BETHEL — A planned corporate retreat that hopes to attract tech industry workers to the rural solitude of Bethel was granted conditional approval by the town’s planning board on Monday, …
BETHEL — A planned corporate retreat that hopes to attract tech industry workers to the rural solitude of Bethel was granted conditional approval by the town’s planning board on Monday, October 4.
As previously reported in the Democrat, @Woods is being developed by Catskills Tech Hub LLC and markets itself as an escape into nature for tech companies and their employees to code and work in a quiet bucolic setting while connecting teams that often collaborate remotely.
After a lengthy discussion regarding architectural plans and a negative SEQRA declaration which found the project would not pose any significant environmental impact, a special use permit site plan was approved based on conditions developed by town engineer Glenn Smith.
Some planning board members wanted to wait to see Smith’s conditions, which he described as “no show stoppers,” added to site plans.
“I'm sure they’ll get done because they can’t move forward until it’s done,” said Planning Board Chairman Jim Crowley.
Jacob Billig, who represents the project, thanked the planning board for reviewing the proposal and commended the town board for passing a resolution earlier this year which amended the Town’s AG district to allow for the special use of Rural Eco-Tech Retreats.
“To have a high tech retreat in the Town of Bethel is, I think, a very good thing economically as well as from the standpoint of overall county development,” Billig said.
Ken Ellsworth of Keystone Associates said the retreat would include 50 single unit cabins grouped into different pods and connected by access roads and walking paths on 126 acres of land.
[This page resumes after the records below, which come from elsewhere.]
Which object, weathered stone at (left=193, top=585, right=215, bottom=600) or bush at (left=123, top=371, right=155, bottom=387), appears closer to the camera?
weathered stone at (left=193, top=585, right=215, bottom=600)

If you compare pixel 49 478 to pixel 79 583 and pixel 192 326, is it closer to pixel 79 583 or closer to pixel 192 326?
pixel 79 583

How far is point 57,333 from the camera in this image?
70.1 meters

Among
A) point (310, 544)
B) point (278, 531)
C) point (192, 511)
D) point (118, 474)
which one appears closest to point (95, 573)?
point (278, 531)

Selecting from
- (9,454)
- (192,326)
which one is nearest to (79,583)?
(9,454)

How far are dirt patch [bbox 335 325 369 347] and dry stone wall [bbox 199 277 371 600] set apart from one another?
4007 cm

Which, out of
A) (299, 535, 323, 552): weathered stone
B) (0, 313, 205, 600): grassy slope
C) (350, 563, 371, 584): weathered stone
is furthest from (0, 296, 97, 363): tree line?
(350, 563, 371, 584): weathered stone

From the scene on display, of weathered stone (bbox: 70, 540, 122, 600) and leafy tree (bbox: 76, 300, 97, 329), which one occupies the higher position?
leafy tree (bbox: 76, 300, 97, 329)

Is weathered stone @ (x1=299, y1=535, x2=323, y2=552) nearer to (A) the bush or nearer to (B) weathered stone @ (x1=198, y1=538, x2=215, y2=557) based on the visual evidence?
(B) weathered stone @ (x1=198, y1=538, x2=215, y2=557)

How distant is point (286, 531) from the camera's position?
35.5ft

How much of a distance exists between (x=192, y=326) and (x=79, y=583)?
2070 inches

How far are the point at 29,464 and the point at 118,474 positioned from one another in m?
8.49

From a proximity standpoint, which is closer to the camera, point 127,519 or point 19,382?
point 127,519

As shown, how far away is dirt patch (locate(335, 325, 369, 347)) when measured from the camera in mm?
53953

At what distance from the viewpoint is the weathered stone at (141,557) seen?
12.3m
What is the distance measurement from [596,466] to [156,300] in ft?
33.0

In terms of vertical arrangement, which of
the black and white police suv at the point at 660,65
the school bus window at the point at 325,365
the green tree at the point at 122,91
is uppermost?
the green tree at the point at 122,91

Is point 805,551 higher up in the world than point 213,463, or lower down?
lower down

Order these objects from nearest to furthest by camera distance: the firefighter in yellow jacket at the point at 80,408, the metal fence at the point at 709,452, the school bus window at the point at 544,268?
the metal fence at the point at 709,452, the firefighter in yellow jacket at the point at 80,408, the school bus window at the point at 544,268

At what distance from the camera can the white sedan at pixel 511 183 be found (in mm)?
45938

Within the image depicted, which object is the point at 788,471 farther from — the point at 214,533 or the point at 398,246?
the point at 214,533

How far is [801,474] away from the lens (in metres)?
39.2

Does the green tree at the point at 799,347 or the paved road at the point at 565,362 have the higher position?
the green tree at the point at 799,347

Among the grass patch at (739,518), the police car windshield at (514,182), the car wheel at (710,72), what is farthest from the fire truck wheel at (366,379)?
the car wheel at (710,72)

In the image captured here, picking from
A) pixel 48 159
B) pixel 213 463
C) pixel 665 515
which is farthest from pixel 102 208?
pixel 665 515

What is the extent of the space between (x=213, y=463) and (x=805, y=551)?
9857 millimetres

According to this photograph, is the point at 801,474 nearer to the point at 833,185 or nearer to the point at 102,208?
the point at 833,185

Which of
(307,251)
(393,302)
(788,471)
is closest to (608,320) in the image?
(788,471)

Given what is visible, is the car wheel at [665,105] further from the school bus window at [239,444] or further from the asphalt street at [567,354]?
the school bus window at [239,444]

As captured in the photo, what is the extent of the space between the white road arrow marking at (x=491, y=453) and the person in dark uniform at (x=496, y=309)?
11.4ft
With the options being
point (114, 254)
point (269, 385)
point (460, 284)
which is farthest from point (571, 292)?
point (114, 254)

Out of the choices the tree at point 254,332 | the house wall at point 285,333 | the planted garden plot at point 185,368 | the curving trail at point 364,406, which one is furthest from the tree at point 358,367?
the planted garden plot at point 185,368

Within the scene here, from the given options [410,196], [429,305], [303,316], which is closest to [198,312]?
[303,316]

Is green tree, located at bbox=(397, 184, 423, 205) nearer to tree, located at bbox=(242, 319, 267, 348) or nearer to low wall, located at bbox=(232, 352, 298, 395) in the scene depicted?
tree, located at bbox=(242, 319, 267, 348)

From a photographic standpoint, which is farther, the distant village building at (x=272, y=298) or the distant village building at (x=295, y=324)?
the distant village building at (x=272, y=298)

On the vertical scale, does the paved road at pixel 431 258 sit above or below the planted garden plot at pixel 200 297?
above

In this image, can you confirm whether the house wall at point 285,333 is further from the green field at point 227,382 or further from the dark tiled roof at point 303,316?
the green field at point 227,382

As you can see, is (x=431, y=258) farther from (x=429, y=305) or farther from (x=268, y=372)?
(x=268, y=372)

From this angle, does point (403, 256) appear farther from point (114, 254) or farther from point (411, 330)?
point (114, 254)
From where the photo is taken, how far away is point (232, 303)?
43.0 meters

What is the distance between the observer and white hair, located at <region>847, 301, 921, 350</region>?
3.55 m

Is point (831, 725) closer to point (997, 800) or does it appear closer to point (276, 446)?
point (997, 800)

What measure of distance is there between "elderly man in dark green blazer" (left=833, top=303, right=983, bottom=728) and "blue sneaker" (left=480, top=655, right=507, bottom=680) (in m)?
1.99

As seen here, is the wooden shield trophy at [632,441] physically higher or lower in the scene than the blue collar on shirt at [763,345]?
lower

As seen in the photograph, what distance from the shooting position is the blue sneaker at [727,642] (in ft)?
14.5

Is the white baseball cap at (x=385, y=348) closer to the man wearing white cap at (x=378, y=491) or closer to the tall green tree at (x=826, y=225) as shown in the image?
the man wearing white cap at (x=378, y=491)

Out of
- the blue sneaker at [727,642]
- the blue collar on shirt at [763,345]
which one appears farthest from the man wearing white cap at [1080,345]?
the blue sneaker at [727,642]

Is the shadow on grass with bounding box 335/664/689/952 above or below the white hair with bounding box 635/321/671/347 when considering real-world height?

Other structures include meeting halls and a dining facility.
In addition to going through the town planning board, The New York State Department of Health and Department of Environmental Conservation will also conduct their own routine reviews.
Developers say the project is designed to be low impact, hosting no more than 50 guests at a time who may stay for a few days but no more than two weeks. Town code allows for building coverage of up to two percent on the property, but developers say their building coverage will be less than one percent.
Kenny Rosenblatt co-founded the video game company Arkadium along with his wife, Jessica Rovello and together they are developing @Woods.
“I want to be a good neighbor,” Rosenblatt said during last week’s Planning Board meeting. “I’ve lived in Sullivan County for the last 11 years and want to do good for the community. I mean that from the bottom of my heart.”
Development is expected to begin this year.
Before the board voted, about a dozen residents and community stakeholders spoke about the project. Many expressed support while others worried it could impact the rural character of the area.
“Our beautiful and special road has Bob Franklin’s cows, agriculture, wildlife and quiet natural surroundings,” said Leah Maidenbaum, a resident of Segar & Rosenberg Road. “We want to preserve that quiet and just want to make sure that this project is properly vetted to preserve these surroundings.”
Maidenbaum asked for assurance that the maximum number of guests would not exceed 50 people in the future.
Bob Franklin runs a dairy farm with his son on Happy Avenue, not far from Segar & Rosenberg Road.
“I’m not against what you’re doing. I can be a good neighbor and I hope you guys can also,” he said.
Franklin expressed some concern about increased traffic and said that the time of year when he spreads manure could be unpleasant for those camping or hiking nearby.
“We have to stay in communication with whatever is going on and work together,” Franklin said.
Max Shapiro owns property on West Shore Road not far from Segar & Rosenberg Road.
“One of the reasons Sullivan County is so good is because it’s rural,” said Shapiro. “A lot of times planning boards, governments and people who are in the know think that ‘progress’ means getting more people here and more business and different things. I think that’s not the answer in maintaining our rural atmosphere.”
Billig responded to some of the public concerns. He said they did not believe there would be significant traffic since there are only 50 guests who stay at the private retreat at any one time. Billig reiterated that the project is designed to be low impact in order to maintain the rural setting that attracts guests to the area in the first place.
Marc Baez, President and CEO of the Sullivan County Partnership for Economic Development, said he thought the project would not only have a positive impact for the Town of Bethel but also Sullivan County as a whole.
“The ability to bring high tech to an area that you wouldn’t have thought is a high tech area, in whatever capacity, is a remarkable achievement,” Baez said. “You’ve created something special here in the Town of Bethel.”